## To do
All records should be reproduced verbatim.

## Task input
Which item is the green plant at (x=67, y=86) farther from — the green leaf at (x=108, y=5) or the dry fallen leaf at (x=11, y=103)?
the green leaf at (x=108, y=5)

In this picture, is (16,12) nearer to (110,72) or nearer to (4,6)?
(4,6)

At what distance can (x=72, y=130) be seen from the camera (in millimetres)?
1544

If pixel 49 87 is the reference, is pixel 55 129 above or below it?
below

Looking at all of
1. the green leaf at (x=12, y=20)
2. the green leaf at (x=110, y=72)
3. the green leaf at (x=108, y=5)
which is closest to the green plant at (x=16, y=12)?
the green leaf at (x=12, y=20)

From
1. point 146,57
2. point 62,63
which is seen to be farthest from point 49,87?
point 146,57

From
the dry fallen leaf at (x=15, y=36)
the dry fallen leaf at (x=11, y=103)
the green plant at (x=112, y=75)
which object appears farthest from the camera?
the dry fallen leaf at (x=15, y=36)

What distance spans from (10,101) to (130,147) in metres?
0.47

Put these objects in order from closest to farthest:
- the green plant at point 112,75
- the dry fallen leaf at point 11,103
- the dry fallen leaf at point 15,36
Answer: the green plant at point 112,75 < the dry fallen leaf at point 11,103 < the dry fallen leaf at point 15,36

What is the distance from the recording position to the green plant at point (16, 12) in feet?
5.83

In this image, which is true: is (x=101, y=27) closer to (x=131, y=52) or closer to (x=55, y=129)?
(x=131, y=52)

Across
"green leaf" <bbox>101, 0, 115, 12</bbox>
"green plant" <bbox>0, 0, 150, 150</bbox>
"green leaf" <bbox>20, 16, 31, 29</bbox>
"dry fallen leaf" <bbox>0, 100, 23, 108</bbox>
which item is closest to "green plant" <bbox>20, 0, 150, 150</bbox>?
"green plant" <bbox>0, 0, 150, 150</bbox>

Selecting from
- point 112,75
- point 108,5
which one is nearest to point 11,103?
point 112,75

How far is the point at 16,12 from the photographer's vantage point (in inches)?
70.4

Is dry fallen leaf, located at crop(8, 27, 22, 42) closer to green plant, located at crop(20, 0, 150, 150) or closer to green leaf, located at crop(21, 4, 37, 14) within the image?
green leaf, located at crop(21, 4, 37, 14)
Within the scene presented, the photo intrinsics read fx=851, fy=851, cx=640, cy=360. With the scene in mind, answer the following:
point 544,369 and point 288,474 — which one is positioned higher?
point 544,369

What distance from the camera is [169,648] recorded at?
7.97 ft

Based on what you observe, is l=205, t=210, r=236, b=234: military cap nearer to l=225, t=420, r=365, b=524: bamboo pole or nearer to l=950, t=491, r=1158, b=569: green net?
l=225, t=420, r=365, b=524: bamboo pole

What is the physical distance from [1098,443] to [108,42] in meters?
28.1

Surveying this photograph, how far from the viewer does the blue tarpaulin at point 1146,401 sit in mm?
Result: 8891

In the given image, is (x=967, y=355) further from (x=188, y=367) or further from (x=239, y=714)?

## Complete answer
Which item is the green plant at (x=67, y=86) farther from — the green leaf at (x=108, y=5) or the dry fallen leaf at (x=11, y=103)?
the green leaf at (x=108, y=5)

In this picture, is (16,12) nearer to (110,72) or nearer to (4,6)?
(4,6)

At what distance can (x=72, y=130) be seen from the camera (in millimetres)?
1544

If pixel 49 87 is the reference, is pixel 55 129 above or below it?
below

Looking at all of
1. the green leaf at (x=12, y=20)
2. the green leaf at (x=110, y=72)
3. the green leaf at (x=108, y=5)
which is closest to the green plant at (x=16, y=12)?
the green leaf at (x=12, y=20)

From
1. point 146,57
2. point 62,63
which is seen to be farthest from point 49,87?
point 146,57

From
the dry fallen leaf at (x=15, y=36)
the dry fallen leaf at (x=11, y=103)
the green plant at (x=112, y=75)
which object appears farthest from the camera?
the dry fallen leaf at (x=15, y=36)

What distance spans from (10,101) to (130,147) in metres?
0.47

Put these objects in order from closest to farthest:
- the green plant at point 112,75
- the dry fallen leaf at point 11,103
- the dry fallen leaf at point 15,36
Answer: the green plant at point 112,75 < the dry fallen leaf at point 11,103 < the dry fallen leaf at point 15,36

What is the distance from the recording position to the green plant at point (16, 12) in feet?
5.83

In this image, which is true: is (x=101, y=27) closer to (x=131, y=52) or closer to (x=55, y=129)?
(x=131, y=52)

Across
"green leaf" <bbox>101, 0, 115, 12</bbox>
"green plant" <bbox>0, 0, 150, 150</bbox>
"green leaf" <bbox>20, 16, 31, 29</bbox>
"dry fallen leaf" <bbox>0, 100, 23, 108</bbox>
which item is closest to "green plant" <bbox>20, 0, 150, 150</bbox>?
"green plant" <bbox>0, 0, 150, 150</bbox>

Selecting from
- point 112,75
- point 108,5
which one is nearest to point 11,103?
point 112,75

How far is the point at 16,12 from the photographer's vantage point (in inches)?
70.4

Is dry fallen leaf, located at crop(8, 27, 22, 42) closer to green plant, located at crop(20, 0, 150, 150) or closer to green leaf, located at crop(21, 4, 37, 14) within the image?
green leaf, located at crop(21, 4, 37, 14)
Within the scene presented, the photo intrinsics read fx=851, fy=851, cx=640, cy=360. With the scene in mind, answer the following:
point 544,369 and point 288,474 — which one is positioned higher?
point 544,369

What distance from the camera is [169,648] recorded at?
7.97 ft

Based on what you observe, is l=205, t=210, r=236, b=234: military cap nearer to l=225, t=420, r=365, b=524: bamboo pole or nearer to l=950, t=491, r=1158, b=569: green net?
l=225, t=420, r=365, b=524: bamboo pole

What is the physical distance from [1098,443] to [108,42] in meters?
28.1

Surveying this photograph, how far from the viewer does the blue tarpaulin at point 1146,401 sit in mm?
Result: 8891

In the given image, is (x=967, y=355) further from (x=188, y=367) or further from (x=239, y=714)?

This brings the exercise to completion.